Excerpts of spatial question rows
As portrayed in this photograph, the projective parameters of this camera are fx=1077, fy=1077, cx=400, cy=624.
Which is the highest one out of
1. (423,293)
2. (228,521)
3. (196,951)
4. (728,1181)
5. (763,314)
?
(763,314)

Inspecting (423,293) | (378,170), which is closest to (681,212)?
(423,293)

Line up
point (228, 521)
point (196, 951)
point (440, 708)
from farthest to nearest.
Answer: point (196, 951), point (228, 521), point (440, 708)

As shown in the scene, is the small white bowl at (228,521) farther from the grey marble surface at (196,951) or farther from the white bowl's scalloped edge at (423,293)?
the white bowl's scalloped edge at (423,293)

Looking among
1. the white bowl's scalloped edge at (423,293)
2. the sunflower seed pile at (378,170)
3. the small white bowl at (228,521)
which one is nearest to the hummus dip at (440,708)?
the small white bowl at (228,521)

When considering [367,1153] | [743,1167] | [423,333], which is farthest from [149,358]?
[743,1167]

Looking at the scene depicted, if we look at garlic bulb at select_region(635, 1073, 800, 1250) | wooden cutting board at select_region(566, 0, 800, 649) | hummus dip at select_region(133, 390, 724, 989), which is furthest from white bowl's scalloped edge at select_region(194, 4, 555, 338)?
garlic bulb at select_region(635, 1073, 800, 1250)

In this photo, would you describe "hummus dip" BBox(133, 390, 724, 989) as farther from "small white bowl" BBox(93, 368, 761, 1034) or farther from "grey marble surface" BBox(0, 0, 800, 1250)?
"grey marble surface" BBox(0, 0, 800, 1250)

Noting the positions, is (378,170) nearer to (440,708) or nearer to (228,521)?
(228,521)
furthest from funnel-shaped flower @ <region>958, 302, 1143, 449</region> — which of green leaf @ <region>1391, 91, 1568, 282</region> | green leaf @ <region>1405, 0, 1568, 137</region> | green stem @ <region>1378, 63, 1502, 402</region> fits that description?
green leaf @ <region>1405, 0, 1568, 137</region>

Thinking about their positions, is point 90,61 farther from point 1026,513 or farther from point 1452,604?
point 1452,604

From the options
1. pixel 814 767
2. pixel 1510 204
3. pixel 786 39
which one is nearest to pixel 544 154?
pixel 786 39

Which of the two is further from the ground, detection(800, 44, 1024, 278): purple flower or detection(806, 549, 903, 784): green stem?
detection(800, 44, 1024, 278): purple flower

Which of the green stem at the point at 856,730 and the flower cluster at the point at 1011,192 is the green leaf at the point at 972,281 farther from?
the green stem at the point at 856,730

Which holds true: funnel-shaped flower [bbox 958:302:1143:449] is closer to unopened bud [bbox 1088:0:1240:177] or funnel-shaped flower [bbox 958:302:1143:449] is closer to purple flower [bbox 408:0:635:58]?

=== WHAT THE TASK ASKS ===
Format the lines from the one containing "Which of the green" through the end of the rows as a Markdown table with the columns No. and Line, skipping blank lines.

=== ANSWER TO THE PROBLEM ===
| No. | Line |
|---|---|
| 1 | Which of the green stem at the point at 856,730 and the flower cluster at the point at 1011,192 is the green leaf at the point at 972,281 farther from? |
| 2 | the green stem at the point at 856,730 |
| 3 | Which holds true: funnel-shaped flower [bbox 958:302:1143:449] is closer to unopened bud [bbox 1088:0:1240:177] or funnel-shaped flower [bbox 958:302:1143:449] is closer to purple flower [bbox 408:0:635:58]? |